= Excerpted text =
######

Summary and conclusions

Firstly, the point of a side-by side comparison is to be able to evaluate a lens’ performance in the most honest and brutal way: by looking at the performance of a lens and comparing it against the performance of another lens. Again, we’re not testing all samples of a lens ever made, but only the samples we have on hand (read more in JAPB principles for reviews and comparisons).

Now unless you want to read some more philosophical musings about what makes a good lens (next), you might want to jump ahead to the results.

What makes a good lens?

We believe that comparisons such as this can offer you a great deal of knowledge – it did for me. I’ve had all these lenses prior to subjecting the to this review. I’ve used them, taken pictures with them, and scrutinised the results. Still, only by scrutinising a photo side by side with another photo can I start seeing where each lens has its strengths and weaknesses.

Admittedly, some strengths and weaknesses are evident from looking at a lens’ specifications. Obviously a lens with a maximum aperture of f/1.4 is brighter than a lens with a maximum aperture of f/2.4; a lens with a shorter MFD is more versatile than one with a significantly longer MFD, and a heavier lens is less fun to schlepp around. That said, even while such characteristics may be evident without needing to do more than looking at a data sheet, the significance of such characteristics (such as the utility of a short MFD) are relatively individual.

On the other hand, there are other characteristics which are not discernible from a data sheet, such as whether the aperture ring offers intermediate stops, or how pleasing the aperture ring is to use. Among such traits are also focus ring motion, how easy the lens is to use without looking (where the control rings are located and whether they are easy to discern and grip), as well as the overall balance (centre of mass) of the lens. All these have an impact on the lens’ usability (even though usability also is dependent on individual needs) . On the other hand, these are all traits which you can ascertain without ever needing to take a single photo with the lens. Simultaneously, should the image quality be utter garbage, one could argue that whatever ergonomic affordances the lens might offer are utterly meaningless. If all you’re looking for is a paperweight, there are surely cheaper approaches. And who really needs paperweights in this day and age anyhow?

######

= Given entries =
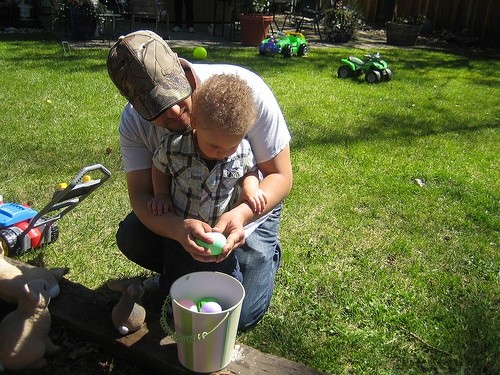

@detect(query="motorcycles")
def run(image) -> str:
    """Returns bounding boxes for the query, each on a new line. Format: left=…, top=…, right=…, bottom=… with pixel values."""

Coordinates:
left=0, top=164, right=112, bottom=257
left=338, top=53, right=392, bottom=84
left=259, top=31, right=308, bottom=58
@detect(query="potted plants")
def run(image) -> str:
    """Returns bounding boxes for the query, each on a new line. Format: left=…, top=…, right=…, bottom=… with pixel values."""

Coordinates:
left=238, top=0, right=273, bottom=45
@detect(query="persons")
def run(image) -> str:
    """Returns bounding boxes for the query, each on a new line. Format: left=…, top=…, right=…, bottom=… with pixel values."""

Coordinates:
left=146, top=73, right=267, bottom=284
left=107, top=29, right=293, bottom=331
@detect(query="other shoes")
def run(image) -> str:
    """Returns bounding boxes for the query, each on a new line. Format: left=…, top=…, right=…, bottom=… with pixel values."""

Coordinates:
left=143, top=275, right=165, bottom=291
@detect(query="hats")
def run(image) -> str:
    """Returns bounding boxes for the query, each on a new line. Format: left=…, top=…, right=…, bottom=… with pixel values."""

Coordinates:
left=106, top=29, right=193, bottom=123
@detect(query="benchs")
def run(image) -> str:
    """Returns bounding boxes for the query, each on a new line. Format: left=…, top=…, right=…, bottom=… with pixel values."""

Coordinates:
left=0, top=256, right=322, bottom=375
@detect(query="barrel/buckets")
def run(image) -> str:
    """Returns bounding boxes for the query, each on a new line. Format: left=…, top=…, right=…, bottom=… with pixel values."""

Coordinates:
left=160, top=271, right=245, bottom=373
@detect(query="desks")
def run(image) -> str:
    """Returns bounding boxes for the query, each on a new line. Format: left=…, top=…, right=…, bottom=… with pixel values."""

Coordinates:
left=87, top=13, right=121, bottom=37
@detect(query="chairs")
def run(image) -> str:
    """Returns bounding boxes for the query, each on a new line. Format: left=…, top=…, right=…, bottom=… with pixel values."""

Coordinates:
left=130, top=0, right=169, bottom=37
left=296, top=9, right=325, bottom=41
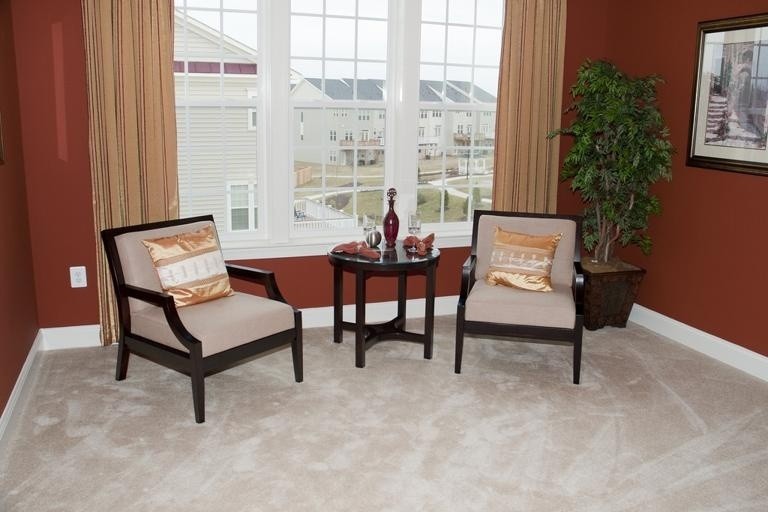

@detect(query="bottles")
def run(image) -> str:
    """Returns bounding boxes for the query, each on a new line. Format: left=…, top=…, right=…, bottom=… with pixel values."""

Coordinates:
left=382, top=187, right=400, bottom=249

######

= Exercise instructions =
a) Extract the passage of the lens comparison text from "Firstly, the point" up to and including "a good lens?".
b) Find and copy every line of the entries that contains the string "detect", matching case exactly.

= Results of the exercise =
a)
Firstly, the point of a side-by side comparison is to be able to evaluate a lens’ performance in the most honest and brutal way: by looking at the performance of a lens and comparing it against the performance of another lens. Again, we’re not testing all samples of a lens ever made, but only the samples we have on hand (read more in JAPB principles for reviews and comparisons).

Now unless you want to read some more philosophical musings about what makes a good lens (next), you might want to jump ahead to the results.

What makes a good lens?

b)
@detect(query="motorcycles")
@detect(query="potted plants")
@detect(query="persons")
@detect(query="other shoes")
@detect(query="hats")
@detect(query="benchs")
@detect(query="barrel/buckets")
@detect(query="desks")
@detect(query="chairs")
@detect(query="bottles")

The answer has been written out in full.